NixOS/foundation

Github Request List - Feedback/Issues/Features

refroni opened this issue Β· 45 comments

We will be meeting recurringly with Github to go over items from either side. Please add in anything that might be of interest to bring up/discuss on the topic of Github and NixOS.

This issue has been mentioned on NixOS Discourse. There might be relevant details there:

https://discourse.nixos.org/t/nixos-github-collaboration/23432/11

This issue has been mentioned on NixOS Discourse. There might be relevant details there:

https://discourse.nixos.org/t/nixos-github-collaboration/23432/1

The Nix Community is currently working with the OCI specification body to prototype a non-conflicting-on-prefix: "/prefix" layer type that can be a nix store path.

Constructing an overlayfs is unduely slow and pidgeon-holing everything into the 127 layer limit decreases the chance of deduplication of data.

A non-conflicting layer type can bypass the overlayfs assembly and efficiently query dependencies (i.e. image layers).

This can be very interesting for GitHub as a means to increase data-reuse and lower bandwith (and also speed up action assembly).

_TASK TO COMPLETE_:
According to the GitHub request thread, what is the layer limit that everything has to be fit into?

_DATA ENTRIES_:
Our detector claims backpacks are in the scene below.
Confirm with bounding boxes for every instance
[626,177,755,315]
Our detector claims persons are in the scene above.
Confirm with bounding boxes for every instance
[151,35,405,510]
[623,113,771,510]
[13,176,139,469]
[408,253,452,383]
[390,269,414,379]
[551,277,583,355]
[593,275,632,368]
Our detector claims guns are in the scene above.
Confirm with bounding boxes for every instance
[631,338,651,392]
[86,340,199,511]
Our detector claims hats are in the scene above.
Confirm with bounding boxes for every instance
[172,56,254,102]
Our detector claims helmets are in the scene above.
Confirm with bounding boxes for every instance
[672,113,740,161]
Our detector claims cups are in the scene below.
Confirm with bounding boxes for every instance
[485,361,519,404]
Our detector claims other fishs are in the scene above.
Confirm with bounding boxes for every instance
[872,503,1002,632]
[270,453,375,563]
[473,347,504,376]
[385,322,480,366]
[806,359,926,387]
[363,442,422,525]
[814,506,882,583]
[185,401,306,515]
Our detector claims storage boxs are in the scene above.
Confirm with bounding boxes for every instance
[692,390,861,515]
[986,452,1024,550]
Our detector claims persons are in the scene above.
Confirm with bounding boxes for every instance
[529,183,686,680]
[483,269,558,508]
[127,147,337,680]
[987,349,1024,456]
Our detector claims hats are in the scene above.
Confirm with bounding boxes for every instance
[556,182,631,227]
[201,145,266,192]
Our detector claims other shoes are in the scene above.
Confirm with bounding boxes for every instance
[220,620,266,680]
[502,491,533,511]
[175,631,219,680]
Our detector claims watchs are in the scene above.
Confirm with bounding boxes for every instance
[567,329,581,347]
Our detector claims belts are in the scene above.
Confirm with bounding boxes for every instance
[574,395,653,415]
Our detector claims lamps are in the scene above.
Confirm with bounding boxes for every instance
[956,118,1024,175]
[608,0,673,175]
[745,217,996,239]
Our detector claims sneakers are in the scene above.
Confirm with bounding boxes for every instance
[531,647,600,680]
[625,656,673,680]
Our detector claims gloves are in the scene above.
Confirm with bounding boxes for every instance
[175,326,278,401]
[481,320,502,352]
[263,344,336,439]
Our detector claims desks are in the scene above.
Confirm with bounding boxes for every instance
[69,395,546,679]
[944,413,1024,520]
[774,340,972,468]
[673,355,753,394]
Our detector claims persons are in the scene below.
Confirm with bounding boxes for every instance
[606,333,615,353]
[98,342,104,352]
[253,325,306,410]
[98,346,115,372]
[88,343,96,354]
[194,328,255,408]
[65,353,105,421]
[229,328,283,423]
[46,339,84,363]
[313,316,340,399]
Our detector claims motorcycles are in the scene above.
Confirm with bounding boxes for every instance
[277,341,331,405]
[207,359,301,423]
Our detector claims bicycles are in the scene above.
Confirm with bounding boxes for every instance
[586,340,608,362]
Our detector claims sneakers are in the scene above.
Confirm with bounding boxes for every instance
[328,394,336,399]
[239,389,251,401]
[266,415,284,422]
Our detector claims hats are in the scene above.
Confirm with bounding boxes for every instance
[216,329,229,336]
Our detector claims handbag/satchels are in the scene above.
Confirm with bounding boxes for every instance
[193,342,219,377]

_WRITTEN REPLY_:
The 127-layer limit.